Records to use:
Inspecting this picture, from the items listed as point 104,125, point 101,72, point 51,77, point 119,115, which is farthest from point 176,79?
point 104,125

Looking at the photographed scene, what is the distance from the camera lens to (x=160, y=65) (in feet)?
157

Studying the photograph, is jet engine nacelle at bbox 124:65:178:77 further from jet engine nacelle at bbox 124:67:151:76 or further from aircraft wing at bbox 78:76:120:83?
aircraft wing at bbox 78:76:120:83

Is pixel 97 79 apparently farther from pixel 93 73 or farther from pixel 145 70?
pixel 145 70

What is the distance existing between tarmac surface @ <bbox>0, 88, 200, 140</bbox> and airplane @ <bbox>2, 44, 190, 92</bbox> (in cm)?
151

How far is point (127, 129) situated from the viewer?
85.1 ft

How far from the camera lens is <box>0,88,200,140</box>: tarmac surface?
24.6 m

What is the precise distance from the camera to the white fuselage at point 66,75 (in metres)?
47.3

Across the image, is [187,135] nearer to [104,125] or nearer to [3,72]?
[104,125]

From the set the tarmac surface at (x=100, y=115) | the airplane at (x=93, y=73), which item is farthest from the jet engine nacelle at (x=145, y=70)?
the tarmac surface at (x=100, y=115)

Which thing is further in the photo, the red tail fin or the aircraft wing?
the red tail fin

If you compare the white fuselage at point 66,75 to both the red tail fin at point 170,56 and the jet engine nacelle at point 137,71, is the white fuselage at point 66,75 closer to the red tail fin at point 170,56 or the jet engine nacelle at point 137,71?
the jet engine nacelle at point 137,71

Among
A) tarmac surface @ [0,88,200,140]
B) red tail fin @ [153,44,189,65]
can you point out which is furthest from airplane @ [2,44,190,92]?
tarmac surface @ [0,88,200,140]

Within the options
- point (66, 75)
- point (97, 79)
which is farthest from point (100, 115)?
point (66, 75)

Your objective: Each record should come back exactly as written.

Written answer:
Inspecting this picture, from the items listed as point 104,125, point 101,72, point 51,77, point 119,115, which is farthest from point 176,79?
point 104,125

Looking at the photographed scene, what is the distance from the camera lens to (x=160, y=65) (in feet)?
157

Studying the photograph, is jet engine nacelle at bbox 124:65:178:77 further from jet engine nacelle at bbox 124:67:151:76 or further from aircraft wing at bbox 78:76:120:83?
aircraft wing at bbox 78:76:120:83

Is pixel 97 79 apparently farther from pixel 93 73 or farther from pixel 145 70?
pixel 145 70

What is the distance existing between tarmac surface @ <bbox>0, 88, 200, 140</bbox> and airplane @ <bbox>2, 44, 190, 92</bbox> (in cm)?
151

How far is point (127, 129) situated from the viewer?
85.1 ft

How far from the camera lens is <box>0,88,200,140</box>: tarmac surface?
24.6 m

What is the precise distance from the camera to the white fuselage at point 66,75 (in metres)?
47.3

Across the image, is [187,135] nearer to [104,125] or nearer to [3,72]?
[104,125]

From the set the tarmac surface at (x=100, y=115) | the airplane at (x=93, y=73), which item is farthest from the jet engine nacelle at (x=145, y=70)?
the tarmac surface at (x=100, y=115)

Which thing is further in the photo, the red tail fin or the aircraft wing?
the red tail fin

If you compare the white fuselage at point 66,75 to both the red tail fin at point 170,56 and the jet engine nacelle at point 137,71, is the white fuselage at point 66,75 closer to the red tail fin at point 170,56 or the jet engine nacelle at point 137,71?
the jet engine nacelle at point 137,71

Among
A) tarmac surface @ [0,88,200,140]
B) red tail fin @ [153,44,189,65]
can you point out which is furthest from airplane @ [2,44,190,92]?
tarmac surface @ [0,88,200,140]

Within the options
- point (66, 75)
- point (97, 79)
which is farthest from point (100, 115)?
point (66, 75)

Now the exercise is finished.